Near the start there is a display about the Victoria Cross:  the Guards Regiments feature prominently among recipients of this highest award for gallantry. Originally they could not be awarded posthumously. Victoria, in her inauguration of the medal, referred to it as 'taking precedence over all other Orders' and of course you can't be made a member of an order once you are dead.  Edward VII sorted out this anomaly on his accession and, given the extreme kind of heroism for which VCs are awarded, many since then have been posthumous.

In the early days, the Grenadiers used to serve on board ship as Marines, which is why they play 'Rule Britannia' as well as the National Anthem on ceremonial occasions.

So, explained by uniforms, weapons, prints and portraits, we walked through Britain's military history.  Illustrated instructions on how to use a grenade (17th century type) and a pike were followed by a picture of the Battle of Dettingen, 1743 being the last time a British sovereign commanded troops in battle, as all pub-quizzers probably know.  Meanwhile the Duke of Marlborough had fought his battles and been given Blenheim Palace. One of the objects in display is the 1984 version of the banner which is the annual quit-rent for the house. The Guards were involved in trying to prevent the American Colonists from breaking free.  

And then we come to the wars again Revolutionary France and Bonaparte. It seems to be from those wars that battle honours are listen on colours, the first being Lincelles, which was part of the Flanders campaign of 1793.  The Coldstreams held the farm at Hougoumont during the battle of Waterloo, and the lock of the courtyard gate is in the Museum. There is also a little diorama of the engagement, somewhat different from the Playmobil version we saw in France in July 2015.

40 years of peace followed the defeat of Bonaparte, so we moved on to the Crimea, including a gruesome medical kit with saws for removing limbs, and also a detailed account of stupid Lord Raglan and his needless sacrifice of brave men. 

During the campaigns in the Sudan, the Guards established a Camel Regiment, horses clearly being of no use against the Mahdi.  And then there were the wars to keep the Boers of South Africa calm.  The move away from nice bright red uniforms came around now. But during the First World War, it became clear that German snipers were targeting the gold badges on officers' caps, so they were removed.

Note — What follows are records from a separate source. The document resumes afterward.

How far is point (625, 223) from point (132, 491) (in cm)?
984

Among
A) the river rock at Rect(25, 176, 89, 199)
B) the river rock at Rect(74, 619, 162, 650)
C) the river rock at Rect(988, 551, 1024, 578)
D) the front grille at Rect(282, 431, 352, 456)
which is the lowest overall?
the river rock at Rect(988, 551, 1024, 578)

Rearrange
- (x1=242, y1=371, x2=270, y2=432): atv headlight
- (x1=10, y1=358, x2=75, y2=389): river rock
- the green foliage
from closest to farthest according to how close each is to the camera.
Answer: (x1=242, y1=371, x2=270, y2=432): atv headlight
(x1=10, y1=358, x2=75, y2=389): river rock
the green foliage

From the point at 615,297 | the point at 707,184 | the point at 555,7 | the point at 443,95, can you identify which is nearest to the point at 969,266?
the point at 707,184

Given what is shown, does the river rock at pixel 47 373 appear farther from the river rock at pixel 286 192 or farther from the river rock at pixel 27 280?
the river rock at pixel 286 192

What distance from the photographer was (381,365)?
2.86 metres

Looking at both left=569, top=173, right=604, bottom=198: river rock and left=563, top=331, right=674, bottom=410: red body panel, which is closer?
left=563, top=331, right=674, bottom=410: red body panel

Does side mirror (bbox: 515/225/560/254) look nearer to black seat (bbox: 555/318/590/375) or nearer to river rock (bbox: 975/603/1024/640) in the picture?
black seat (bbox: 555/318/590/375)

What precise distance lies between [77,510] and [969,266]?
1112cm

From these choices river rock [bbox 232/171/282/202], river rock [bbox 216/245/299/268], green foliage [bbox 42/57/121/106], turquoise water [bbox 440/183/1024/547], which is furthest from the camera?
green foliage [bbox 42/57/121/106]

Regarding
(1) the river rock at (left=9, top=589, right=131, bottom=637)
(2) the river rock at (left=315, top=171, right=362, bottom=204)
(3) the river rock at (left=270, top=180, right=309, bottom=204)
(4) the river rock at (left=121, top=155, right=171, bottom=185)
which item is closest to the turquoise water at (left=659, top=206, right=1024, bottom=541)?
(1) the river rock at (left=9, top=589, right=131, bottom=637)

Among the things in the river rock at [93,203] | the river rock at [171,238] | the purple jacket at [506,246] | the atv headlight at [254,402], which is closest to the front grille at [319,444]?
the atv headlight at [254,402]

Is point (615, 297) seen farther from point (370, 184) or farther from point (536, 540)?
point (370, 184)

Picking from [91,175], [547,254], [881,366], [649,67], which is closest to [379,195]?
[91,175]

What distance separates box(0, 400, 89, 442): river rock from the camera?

The Second World War saw the grenadiers getting a new Colonel, in the shape of the 16 year of Princess Elizabeth, and we saw her charming 'thank you' letter for the honour.

Since then, the Guards have been involved in other conflicts, including Northern ireland, the Falklands and the Middle East; all these are referenced in the Museum.

We then headed out, past the statue of Field Marshal Alexander, to look at the chapel.  It's not very lovely from outside, having been rebuilt after a V1 on 18 June 1944, but the inside is magnificent. There are pillars of different marbles, stained glass, mosaics and a fine font.  The upper part of the nave is filled with regimental colours of varying periods.

The shop was of rather less interest to us, since we are unexcited by model soldiers: their speciality.

But we had enjoyed the museum and its clear account of these ancient regiments.
And at least it was not raining when we came out.